#### GOAL
Decide whether each statement below agrees with the subspace-distance excerpt that follows. Answer yes or no for each, and quote the deciding words of the excerpt. (a) In PCA, the first few principal components span a low-dimensional subspace. (b) The smallest distance between a vector of one subspace and a vector of another can tell identical subspaces apart from very different ones. (c) In computer vision, several images of the same object may span a subspace.

But in many modern applications, the important object is not one vector. It is a **subspace**.
A data set with columns
$$
A=[\vec a_1\ \vec a_2\ \cdots\ \vec a_k]\in \mathbb R^{n\times k}
$$
carries the linear information
$$
\operatorname{im}(A)=\operatorname{span}\{\vec a_1,\ldots,\vec a_k\}\subseteq \mathbb R^n.
$$
In PCA, the first few principal components span a low-dimensional subspace. In computer vision, several images of the same object may span a subspace. In signal processing, a family of observations may be represented by a subspace. In machine learning, a group of embeddings may be compared by comparing the subspaces they generate.
So the central question of this chapter is:
::: {.callout-important}
## Guiding question
How do we measure the distance between two linear subspaces?
:::
A first attempt fails immediately. If $U,W\subseteq \mathbb R^n$ are linear subspaces, then both contain $\vec 0$. Therefore
$$
\min_{\vec u\in U,\ \vec w\in W}\|\vec u-\vec w\|=0
$$
for every pair of subspaces. This quantity cannot distinguish two identical subspaces from two very different subspaces. To compare subspaces, we must compare **directions**.

#### SOURCE MATERIAL
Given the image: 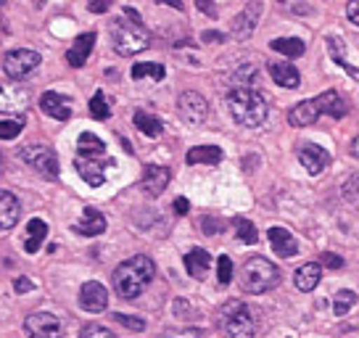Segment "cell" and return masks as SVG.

#### RIGHT ANSWER
(a) Yes: "In PCA, the first few principal components span a low-dimensional subspace."
(b) No: "This quantity cannot distinguish two identical subspaces from two very different subspaces."
(c) Yes: "In computer vision, several images of the same object may span a subspace."